Impressionistic and slightly abstract.
I love to travel – anywhere and anytime! With a particular fondness for Asia, I was due to fly to China next week for another 4-week orchestra/opera tour.
The schedule looked quite hectic, with 15 full opera performances in 15 different cities all over China, in 26 days! At least it was the same program every time!
I was so looking forward to it. There’s something quite exhilarating about working and travelling that way, despite the inevitable exhaustion at the end!

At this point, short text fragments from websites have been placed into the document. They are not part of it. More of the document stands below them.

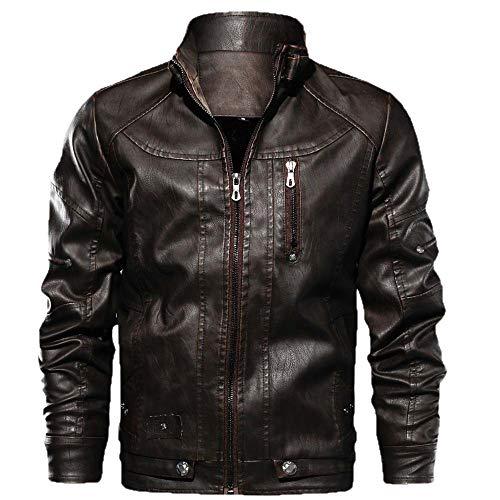 Aoogo Herren Jacke Herbst Winter Lederjacken Casual Langarm Stand Reißverschluss Lederjacke Outwear Bluse Einfarbig Vintage Motorradjacke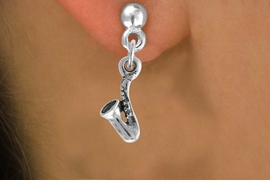 <bR>             EXCLUSIVELY OURS!!<BR>CLICK HERE TO SEE 500+ EXCITING<BR> CHANGES THAT YOU CAN MAKE!<BR>            LEAD & NICKEL FREE!!<BR>  W798SE - SAXOPHONE & EARRING<Br>              FROM $4.50 TO $8.35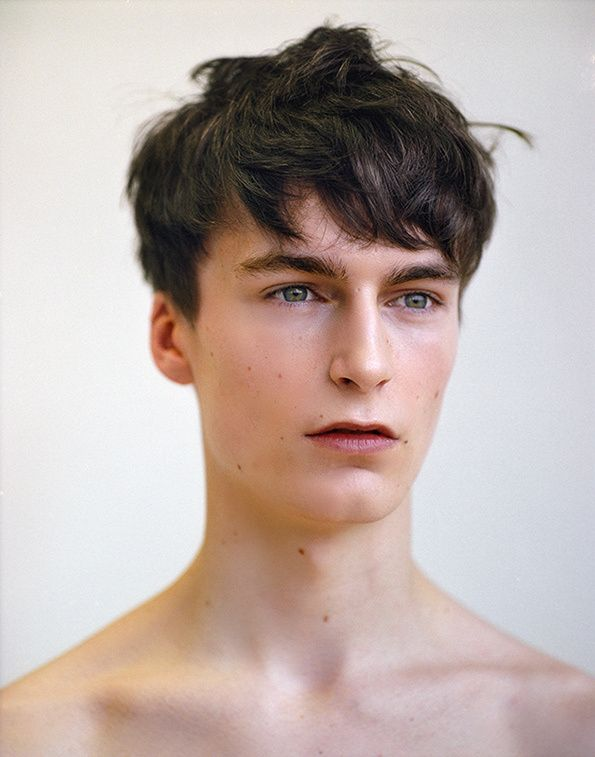 Photography: Yann Faucher photographs boys with a rare, vulnerable rawness (some NSFW)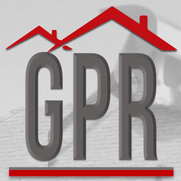 Guidry Professional Roofing LLC's photo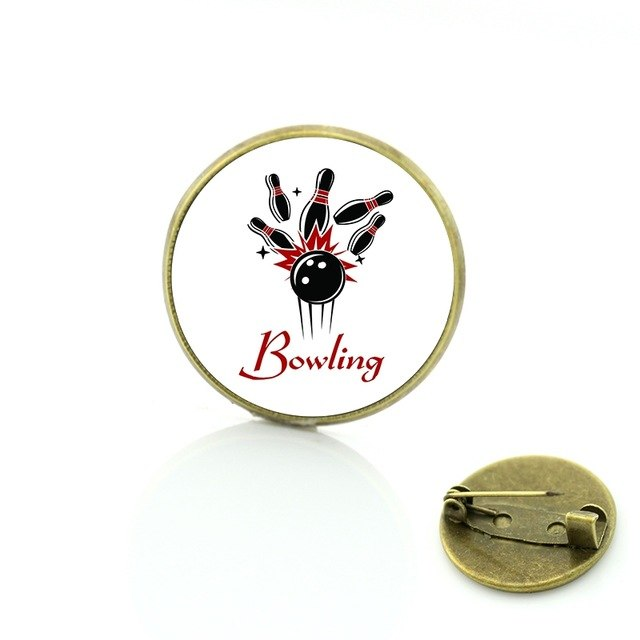 Bowling Badge - Bowling Original - Bowl Busters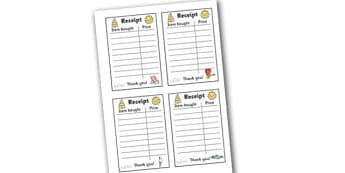 Role Play Receipts (Seaside) - Role Play, receipt, role play area, seaside, shop, shops, shop receipt, play receipt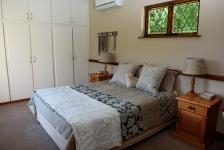 Main Bedroom - 19 square meters of property in Hillcrest - KZN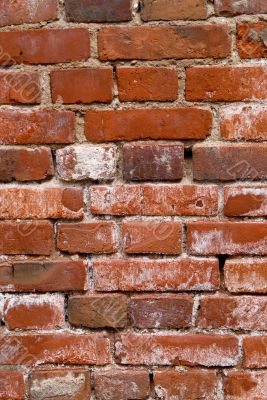 brick background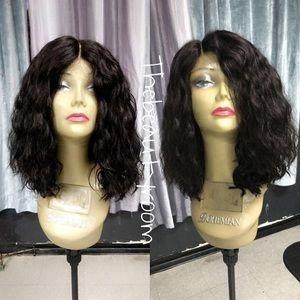 Brazilian loose wave 14 inches bob wig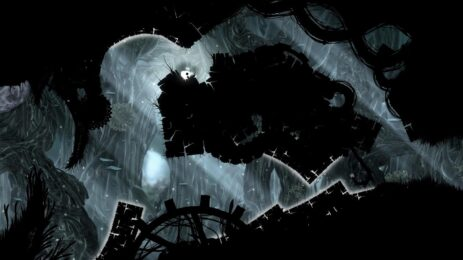 Скриншот Evil Cogs 7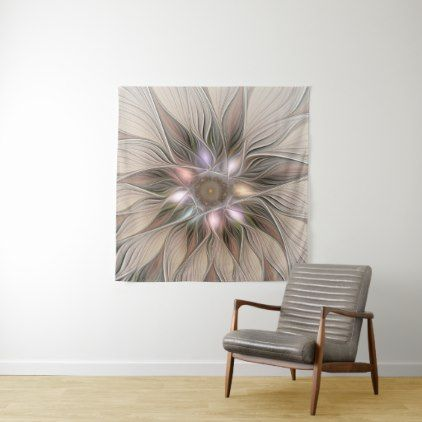 Joyful Flower Abstract Beige Brown Floral Fractal Tapestry - personalize gift idea special custom diy or cyo
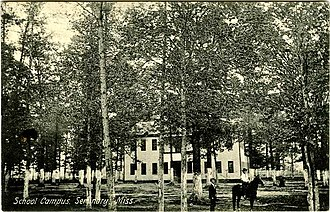 Seminary, Mississippi - Historic photo of a school campus in Seminary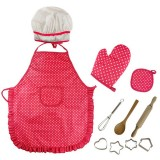 3 PCS Chef Kitchen Baking Tools Apron Girl Toy Set Kindergarten Stage Photography Play Costume Props (Red chef apron)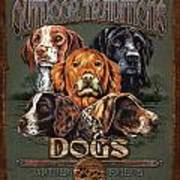 Sporting Dog Traditions Poster by JQ Licensing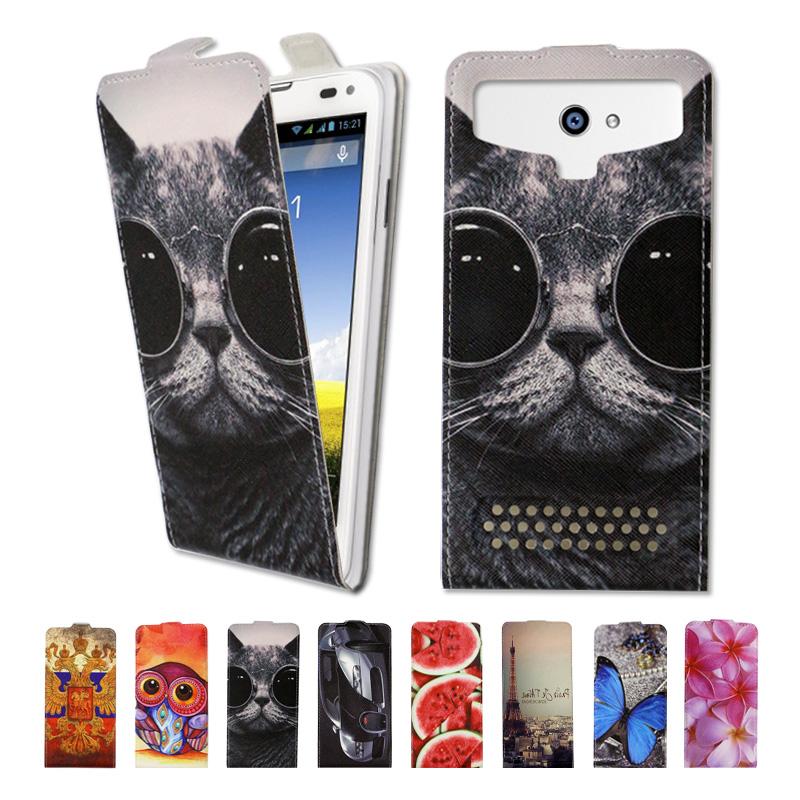 Luxury high-grade printed cartoon universal flip leather phone case Prestigio Muze K5,free gift,SX02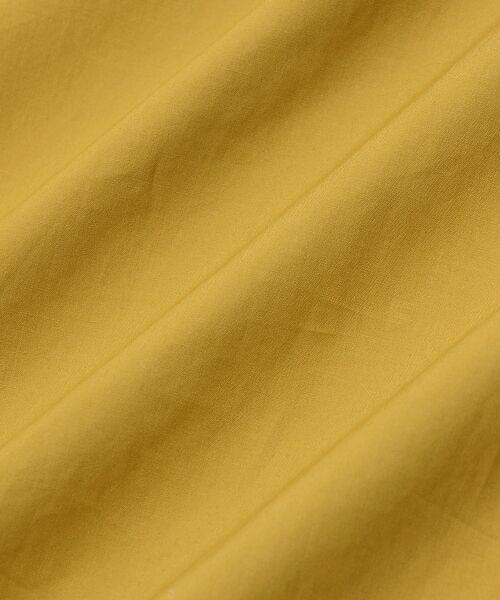 le.coeur blanc / ルクールブラン シャツ・ブラウス | 抜け襟オーバーシャツ | 詳細4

However, the unfortunate situation developing (January/February 2020) around the coronavirus outbreak caused immediate cancellation of the trip.
So I needed to get my oriental ‘fix’ some other way!
OK, I know this particular thread painting doesn’t look particularly ‘oriental’. Still, this impressionistic, slightly abstract interpretation of Hong Kong harbour is a ‘painting’ I’ve longed to make for many years.
Finding your source image
Some 10 years ago or so, during one of my trips to Hong Kong, I took a photo of the city skyline while aboard the Star Ferry that crisscrosses the harbour, linking Kowloon and Hong Kong.
The photo itself is not particularly memorable – I didn’t have a great camera at the time, and to be honest, I’m not really the best of photographers!
But you don’t need to be a great photographer to take pictures that will inspire your creative side, working with fabric and thread.
What I like to capture in my travel photos are memories. Impressions.
I use these impressions to reimagine experiences. This photo brings back special memories for me – the sounds, scents, energy and excitement of Hong Kong; the people, and (Oh my!) the delectable food!
If you feel inspired to create a stitched picture of your travels, flowers in your garden, your pets, children … anything … begin by looking through your photos.
Begin to ‘see’ your photos as art.
Look at your photos with an objective eye. Don’t be critical about composition or light. And definitely ignore the fact that your thumb is covering the corner of the picture!
Perhaps squishy up your eyelids a little and squint at the photos. What do you see?
If you try that with my Hong Kong photo, you’ll likely begin to see it as little more than vertical bands of light.
There are so many ways to use photos as inspiration. You don’t even need to use the whole picture – cropping out one tiny section works exceptionally well. I do that all the time!
So, for the past 10 years, every time I stumbled across this picture in my collection, I thought, Yes, I really need to turn this into a thread painting.
The problem was – How?
At first, I wasn’t working thread paintings as I do now.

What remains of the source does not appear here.